*Activity*. In one to three sentences, explain why the excerpt on executive pay says a high salary alone does not necessarily mean there is a problem.

To properly assess this bill, there are three questions that we should be asking. First, what are the problems that we are trying to fix? Second, are the existing mechanisms sufficient to fix those problems? Third, will the proposals that are on the table in this bill work to fix the problems? I would like to go through each of those three questions in turn.
First of all, what are the problems that this bill is trying to fix? There is a community concern with executive salaries, particularly those for publicly listed companies. There are many senior executives in this country who are earning very large amounts of money on an annual basis. There are about nine people in the banking sector, I understand, who earn above $5 million per annum. In the mining sector, there are people earning up to $15 million or $16 million per annum who are heading up publicly listed companies. The managing director of Coles apparently earns in excess of $8 million.
These are extraordinary amounts of money by anyone's measure. I personally struggle to see how anyone is worth that amount of money, but a high salary alone does not necessarily mean there is a problem. The owners of a company should be able to pay whatever they believe is appropriate to their executives. After all, it is their company. If the owners of the company believe that their CEO should be paid $500,000, that is their decision. It should not be the job of the government to interfere with those decisions of the owners of companies to determine what the appropriate remuneration is for their executives. A problem only exists if the board, which sets the salary on behalf of the owners of the company, the shareholders, is not acting in the best interests of the shareholders in setting that remuneration—that is, there is an agency problem there or a conflict of interest arises.
The government has not presented coherent evidence that directors of Australian companies are indeed acting against the interests of their shareholders when setting executive remuneration. However, there is certainly a belief that sometimes this is the case, and I believe that it is sometimes the case, particularly when executives are remunerated very highly despite the fact that a business might be collapsing, or when an executive receives a large bonus when that executive may not have had much to do with the performance of a company but rather it is due to, for example, commodity prices increasing or due to a government regulation which has underpinned the performance of that particular company.

*Dataset excerpt*.
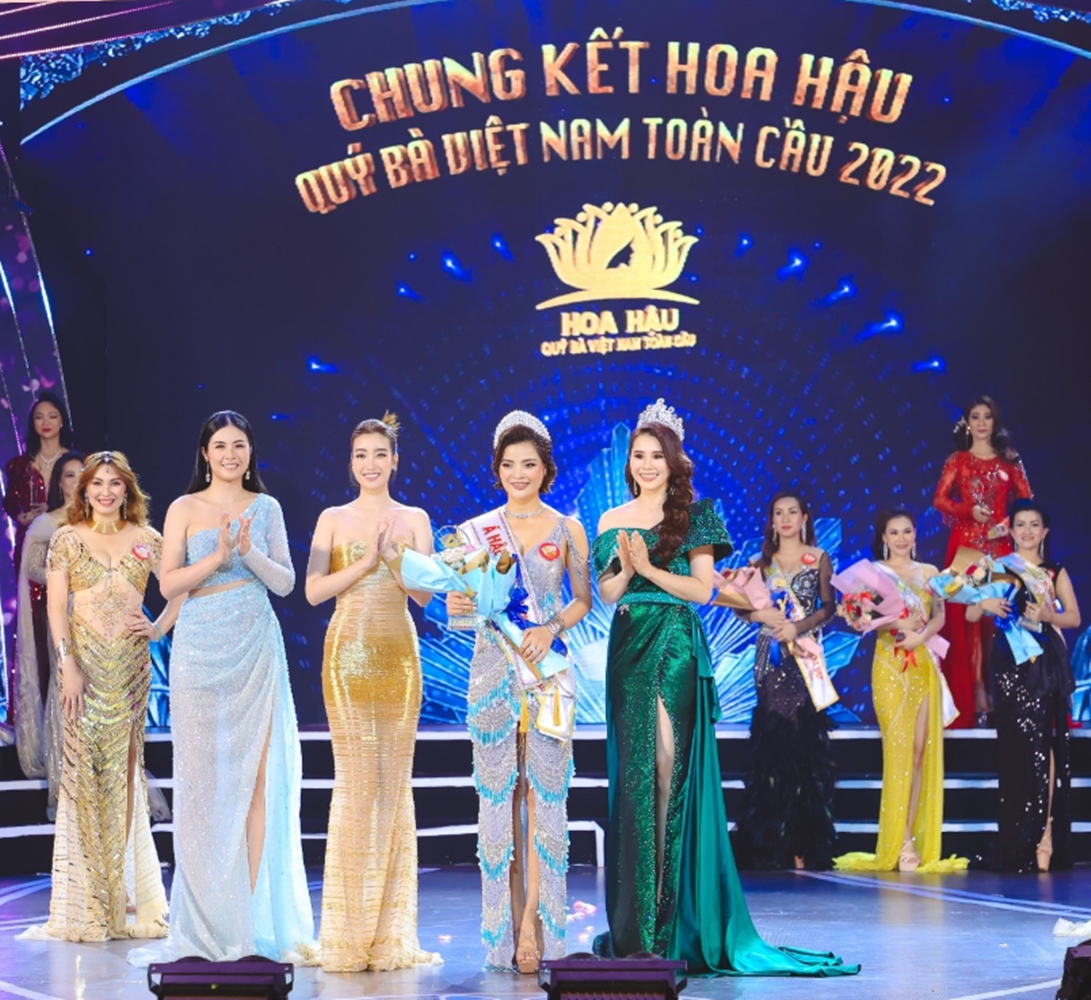 a hau nguyen thi dung 1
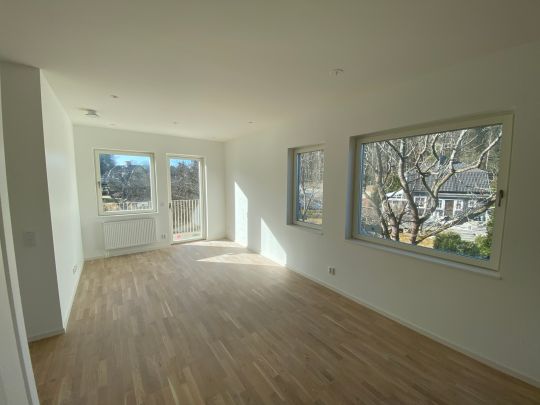 Södertälje - Photo 1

*Your solution*. The company's owners should be able to pay their executives whatever they believe is appropriate, since it is their company, and the government should not interfere with that decision. A problem exists only if the board, which sets pay on the shareholders' behalf, is not acting in their best interests, meaning there is an agency problem or a conflict of interest.